EXERCISE: Give the lines below again exactly, starting with the line that holds "(von links) Wilhelm" and going on through the line that holds "The Village Coconut".

INPUT DATA:
□ □ □ □

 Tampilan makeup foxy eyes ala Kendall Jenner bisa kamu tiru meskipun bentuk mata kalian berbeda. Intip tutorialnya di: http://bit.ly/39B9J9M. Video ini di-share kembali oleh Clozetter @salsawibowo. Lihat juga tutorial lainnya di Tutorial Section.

□ □ □ □

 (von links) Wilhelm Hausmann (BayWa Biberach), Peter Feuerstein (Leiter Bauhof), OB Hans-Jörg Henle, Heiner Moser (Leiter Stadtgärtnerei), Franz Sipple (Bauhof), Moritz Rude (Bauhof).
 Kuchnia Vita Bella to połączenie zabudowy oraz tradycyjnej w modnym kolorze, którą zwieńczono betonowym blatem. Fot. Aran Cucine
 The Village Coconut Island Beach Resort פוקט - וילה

□ □ □ □

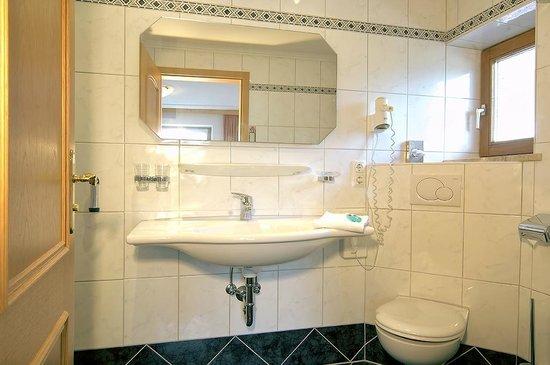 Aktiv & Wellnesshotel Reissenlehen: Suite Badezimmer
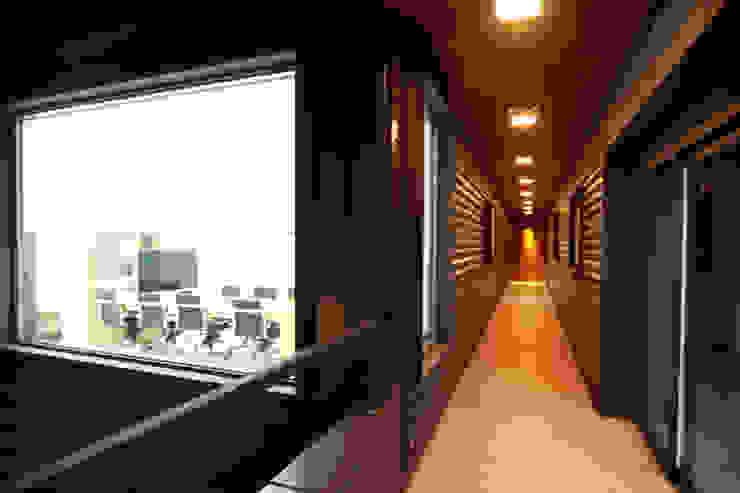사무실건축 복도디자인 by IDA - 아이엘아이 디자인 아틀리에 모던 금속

□ □ □ □

RESPONSE TO THE EXERCISE:
 (von links) Wilhelm Hausmann (BayWa Biberach), Peter Feuerstein (Leiter Bauhof), OB Hans-Jörg Henle, Heiner Moser (Leiter Stadtgärtnerei), Franz Sipple (Bauhof), Moritz Rude (Bauhof).
 Kuchnia Vita Bella to połączenie zabudowy oraz tradycyjnej w modnym kolorze, którą zwieńczono betonowym blatem. Fot. Aran Cucine
 The Village Coconut Island Beach Resort פוקט - וילה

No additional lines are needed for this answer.